**TASK DIRECTIONS**
From the Forstinning text, set down word for word the part that opens with the words containing "Forstinning is a" and closes with "Pastetten and Forstern.".

**SELECTED TEXT**
Forstinning is a community in the district of Ebersberg in Upper Bavaria, Germany.

==Geography==
Forstinning lies in the Munich region in the north of the Ebersberg district and on the northern edge of the Munich Schotterebene (a sandur) and the Ebersberg Forest. Neighbouring municipalities and unincorporated areas bordering the community are, clockwise beginning with those also in the Ebersberg district, Hohenlinden, the Ebersberg Forest (unincorporated), Anzing and Markt Schwaben, and continuing with those in the Erding district, Ottenhofen, Pastetten and Forstern.

Forstinning has only one traditional rural land unit – Gemarkung in German – also called Forstinning. Forstinning's constituent communities include Aich, Aitersteinering, Berg, Köckmühle, Kressiermühle, Moos, Neupullach, Niederried, Salzburg, Schußmühle, Schwaberwegen, Sempt, Siegstätt, Steffelmühle, Wagmühle, Wind and Wolfmühle.

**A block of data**
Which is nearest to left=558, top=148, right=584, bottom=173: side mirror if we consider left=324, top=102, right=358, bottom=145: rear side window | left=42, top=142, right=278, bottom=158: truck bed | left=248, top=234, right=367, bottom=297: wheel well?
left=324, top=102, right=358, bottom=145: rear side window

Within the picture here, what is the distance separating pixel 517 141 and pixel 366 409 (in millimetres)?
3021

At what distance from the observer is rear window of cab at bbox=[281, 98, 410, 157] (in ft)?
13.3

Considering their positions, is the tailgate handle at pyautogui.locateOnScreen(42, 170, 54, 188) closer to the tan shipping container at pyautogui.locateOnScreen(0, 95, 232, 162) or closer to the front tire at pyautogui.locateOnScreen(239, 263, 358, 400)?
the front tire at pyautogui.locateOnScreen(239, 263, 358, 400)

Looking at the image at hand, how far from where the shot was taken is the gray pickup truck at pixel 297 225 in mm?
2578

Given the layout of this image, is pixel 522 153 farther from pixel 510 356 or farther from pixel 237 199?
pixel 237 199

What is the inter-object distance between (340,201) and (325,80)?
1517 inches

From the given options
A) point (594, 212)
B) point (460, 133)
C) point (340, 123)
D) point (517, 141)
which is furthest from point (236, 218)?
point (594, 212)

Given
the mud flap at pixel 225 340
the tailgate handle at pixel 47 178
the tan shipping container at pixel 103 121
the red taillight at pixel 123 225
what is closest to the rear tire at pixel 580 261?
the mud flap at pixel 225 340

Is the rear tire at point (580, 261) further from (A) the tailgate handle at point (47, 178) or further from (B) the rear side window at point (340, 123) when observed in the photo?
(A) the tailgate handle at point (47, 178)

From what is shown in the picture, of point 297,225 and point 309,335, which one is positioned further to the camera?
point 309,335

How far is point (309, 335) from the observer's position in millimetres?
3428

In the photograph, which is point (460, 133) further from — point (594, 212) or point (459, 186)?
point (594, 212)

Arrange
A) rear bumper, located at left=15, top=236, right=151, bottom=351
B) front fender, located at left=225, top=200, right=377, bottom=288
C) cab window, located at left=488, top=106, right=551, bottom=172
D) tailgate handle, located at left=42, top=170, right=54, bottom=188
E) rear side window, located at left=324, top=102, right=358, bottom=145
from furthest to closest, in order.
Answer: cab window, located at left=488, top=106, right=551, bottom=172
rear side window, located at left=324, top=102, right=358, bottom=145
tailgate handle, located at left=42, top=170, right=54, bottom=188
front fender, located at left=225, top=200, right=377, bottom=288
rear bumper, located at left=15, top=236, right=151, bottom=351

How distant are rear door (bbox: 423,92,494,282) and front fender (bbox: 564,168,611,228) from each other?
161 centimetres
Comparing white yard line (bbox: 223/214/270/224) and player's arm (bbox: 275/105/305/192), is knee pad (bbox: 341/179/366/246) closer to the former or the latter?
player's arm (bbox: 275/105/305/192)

**RESPONSE**
Forstinning is a community in the district of Ebersberg in Upper Bavaria, Germany.

==Geography==
Forstinning lies in the Munich region in the north of the Ebersberg district and on the northern edge of the Munich Schotterebene (a sandur) and the Ebersberg Forest. Neighbouring municipalities and unincorporated areas bordering the community are, clockwise beginning with those also in the Ebersberg district, Hohenlinden, the Ebersberg Forest (unincorporated), Anzing and Markt Schwaben, and continuing with those in the Erding district, Ottenhofen, Pastetten and Forstern.